Recent work has shown that even in situations where sensory evidence for multiple decisions can be acquired in parallel along distinct stimulus dimensions, there can exist a bottleneck that limits updating of decision variables to one at a time51. In that work, decision variables were found to be held in two distinct buffers with time-multiplexed updating of each in turn. Our results do not rule out the possibility of a similar bottleneck for our detection task with buffers for decision variables for increases and decreases that each involve different timescales of evidence evaluation. In describing the processing as “simultaneous”, we therefore do not rule out high frequency time-multiplexed components of the processing, and our experiments were not designed to address this question. It is also possible that detection of increases and decreases involves decision variables based on different sources of evidence. For example, periods of silence may inform decrease detections while clicks themselves may inform increase detections.

Related to this, we do not know if perceptions for lower and higher click rates in our task are supported by overlapping or distinct processing channels. Periodic sounds within the frequency range of the click rates of our task have percepts that range from flutter to those having a character of pitch30, which may imply different processing channels that depend on frequency. Regardless of the source of sensory evidence for the detection decisions, our results suggest the capacity to simultaneously evaluate evidence along multiple timescales.

This capacity provides insight into potential underlying neural mechanisms. It seems to rule out mechanisms that allow only a single timescale of evaluation for a particular source or stream of evidence, even if that timescale is tunable. Instead, any proposed neural mechanism must be able to support at least two distinct timescales. One potential mechanism would involve distinct neural populations with separately tunable timescales that process the same stream of evidence in parallel. It is also possible that interactions between distinct decision variables for increase and decrease detection may play a role in controlling their timescales.
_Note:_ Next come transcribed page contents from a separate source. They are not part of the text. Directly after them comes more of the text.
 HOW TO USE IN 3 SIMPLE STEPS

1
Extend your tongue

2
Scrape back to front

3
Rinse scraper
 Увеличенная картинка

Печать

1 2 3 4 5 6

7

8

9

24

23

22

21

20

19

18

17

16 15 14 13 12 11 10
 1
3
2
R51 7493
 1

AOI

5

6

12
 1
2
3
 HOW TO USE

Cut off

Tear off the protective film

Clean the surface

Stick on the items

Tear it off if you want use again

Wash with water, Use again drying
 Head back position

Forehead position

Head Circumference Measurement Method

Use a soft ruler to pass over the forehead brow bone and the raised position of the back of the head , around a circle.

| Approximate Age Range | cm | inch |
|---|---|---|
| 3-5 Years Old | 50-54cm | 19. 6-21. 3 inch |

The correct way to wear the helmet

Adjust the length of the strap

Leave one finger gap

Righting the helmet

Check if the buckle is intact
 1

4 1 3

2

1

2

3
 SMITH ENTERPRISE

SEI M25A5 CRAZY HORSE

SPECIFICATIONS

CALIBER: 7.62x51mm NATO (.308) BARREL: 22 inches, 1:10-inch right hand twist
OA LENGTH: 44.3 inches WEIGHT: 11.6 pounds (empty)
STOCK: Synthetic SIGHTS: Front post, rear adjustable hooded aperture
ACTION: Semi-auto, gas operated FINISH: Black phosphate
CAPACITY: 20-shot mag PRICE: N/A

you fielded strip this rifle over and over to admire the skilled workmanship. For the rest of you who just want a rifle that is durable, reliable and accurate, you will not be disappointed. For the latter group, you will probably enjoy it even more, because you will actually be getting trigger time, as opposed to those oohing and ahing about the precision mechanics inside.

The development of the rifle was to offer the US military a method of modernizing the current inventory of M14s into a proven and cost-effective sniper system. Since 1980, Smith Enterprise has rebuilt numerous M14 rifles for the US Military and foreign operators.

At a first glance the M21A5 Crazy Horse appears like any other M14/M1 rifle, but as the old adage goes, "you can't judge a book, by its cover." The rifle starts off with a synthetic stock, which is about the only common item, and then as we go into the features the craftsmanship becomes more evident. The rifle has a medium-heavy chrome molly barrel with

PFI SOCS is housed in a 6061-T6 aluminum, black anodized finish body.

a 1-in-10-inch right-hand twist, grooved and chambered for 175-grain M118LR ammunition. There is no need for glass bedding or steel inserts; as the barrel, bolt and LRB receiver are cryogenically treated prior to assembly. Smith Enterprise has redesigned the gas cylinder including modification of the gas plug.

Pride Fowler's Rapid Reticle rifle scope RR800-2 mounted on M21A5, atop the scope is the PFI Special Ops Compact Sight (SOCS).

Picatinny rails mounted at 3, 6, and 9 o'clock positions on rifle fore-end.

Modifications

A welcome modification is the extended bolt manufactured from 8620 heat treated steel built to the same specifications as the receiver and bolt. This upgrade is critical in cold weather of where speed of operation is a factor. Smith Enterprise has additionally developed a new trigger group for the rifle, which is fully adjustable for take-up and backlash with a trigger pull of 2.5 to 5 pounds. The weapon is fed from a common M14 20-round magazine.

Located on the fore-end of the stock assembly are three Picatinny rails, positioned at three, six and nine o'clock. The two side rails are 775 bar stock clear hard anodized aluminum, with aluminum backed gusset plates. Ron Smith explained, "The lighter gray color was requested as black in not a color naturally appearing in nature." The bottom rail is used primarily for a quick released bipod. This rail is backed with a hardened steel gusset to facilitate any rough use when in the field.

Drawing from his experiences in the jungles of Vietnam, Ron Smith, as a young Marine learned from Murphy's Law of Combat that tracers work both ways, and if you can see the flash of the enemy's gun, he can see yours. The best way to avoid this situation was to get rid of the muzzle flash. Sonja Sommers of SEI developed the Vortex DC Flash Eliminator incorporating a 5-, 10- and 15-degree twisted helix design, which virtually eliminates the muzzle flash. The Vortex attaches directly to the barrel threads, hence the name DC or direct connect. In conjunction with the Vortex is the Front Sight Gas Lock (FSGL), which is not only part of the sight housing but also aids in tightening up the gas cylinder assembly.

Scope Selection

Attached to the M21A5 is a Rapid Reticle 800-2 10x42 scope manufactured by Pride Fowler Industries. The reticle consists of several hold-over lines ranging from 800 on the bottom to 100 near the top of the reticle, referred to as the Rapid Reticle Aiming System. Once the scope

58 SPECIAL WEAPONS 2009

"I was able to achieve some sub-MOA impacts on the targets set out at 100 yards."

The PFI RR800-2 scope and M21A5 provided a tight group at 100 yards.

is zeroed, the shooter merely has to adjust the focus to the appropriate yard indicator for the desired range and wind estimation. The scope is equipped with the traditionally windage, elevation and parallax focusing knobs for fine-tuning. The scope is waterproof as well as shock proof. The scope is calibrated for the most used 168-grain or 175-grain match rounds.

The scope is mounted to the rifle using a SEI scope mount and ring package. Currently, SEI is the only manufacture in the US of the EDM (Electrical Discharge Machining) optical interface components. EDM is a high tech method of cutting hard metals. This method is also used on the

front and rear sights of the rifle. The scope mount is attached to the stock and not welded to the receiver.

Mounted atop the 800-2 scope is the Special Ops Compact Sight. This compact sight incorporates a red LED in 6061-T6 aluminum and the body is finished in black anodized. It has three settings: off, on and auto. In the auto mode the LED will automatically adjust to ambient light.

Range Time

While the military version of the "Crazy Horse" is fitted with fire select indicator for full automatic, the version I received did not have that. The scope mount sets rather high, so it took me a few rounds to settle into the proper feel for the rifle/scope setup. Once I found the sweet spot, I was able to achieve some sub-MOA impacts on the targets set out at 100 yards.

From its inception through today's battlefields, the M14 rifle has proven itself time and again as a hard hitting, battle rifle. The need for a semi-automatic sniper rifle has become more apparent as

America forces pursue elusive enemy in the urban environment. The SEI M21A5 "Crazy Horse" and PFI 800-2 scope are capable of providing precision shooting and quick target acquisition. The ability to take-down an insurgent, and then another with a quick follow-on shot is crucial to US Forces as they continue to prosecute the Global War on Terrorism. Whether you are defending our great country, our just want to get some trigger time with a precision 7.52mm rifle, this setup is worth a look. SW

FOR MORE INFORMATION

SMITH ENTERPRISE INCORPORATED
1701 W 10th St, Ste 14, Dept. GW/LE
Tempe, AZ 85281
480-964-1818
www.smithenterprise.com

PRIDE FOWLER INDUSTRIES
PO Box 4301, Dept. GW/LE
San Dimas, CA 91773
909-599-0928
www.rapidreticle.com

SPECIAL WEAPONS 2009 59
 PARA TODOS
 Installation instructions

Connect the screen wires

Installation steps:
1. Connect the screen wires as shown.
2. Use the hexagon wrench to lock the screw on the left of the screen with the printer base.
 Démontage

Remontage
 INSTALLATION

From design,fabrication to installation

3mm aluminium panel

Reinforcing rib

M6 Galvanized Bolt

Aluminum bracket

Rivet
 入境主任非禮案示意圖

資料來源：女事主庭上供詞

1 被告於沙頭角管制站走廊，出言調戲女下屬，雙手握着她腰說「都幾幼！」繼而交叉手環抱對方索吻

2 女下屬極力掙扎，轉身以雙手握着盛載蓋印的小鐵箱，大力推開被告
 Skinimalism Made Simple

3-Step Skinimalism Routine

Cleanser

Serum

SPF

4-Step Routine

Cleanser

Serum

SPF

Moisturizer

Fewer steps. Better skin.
For example, previous work has demonstrated the importance of inhibitory interactions between leaky competing accumulators in determining timescales of evidence evaluation7,48,52. Another contrasting mechanism involves a single population of neurons that contains a heterogeneity of timescales53,54,55,56,57, which is suggested by a number of network architectures58,59. One advantage of these architectures is that they readily support evidence evaluation across multiple timescales without information loss or re-tuning of the networks involved in the evaluation process. However, our results do not provide clear support for either of these implementations over the other.

Overall, our data supports the idea that parallel evaluation of the same stream of evidence can occur along distinct timescales for change detection with multiple alternatives. Furthermore, cued attention narrows the decision space and allows observers to make changes in decision processes that improve performance. These results establish three important capacities of information processing for decision making that any proposed neural mechanism of evidence evaluation must be able to support: the ability to simultaneously employ multiple timescales of evidence evaluation, the ability to rapidly adjust those timescales, and the ability to modify the amount of information required to make a decision in the context of flexible timescales. Future work will be needed to bridge the gap from these capacities to the neural mechanisms that support them.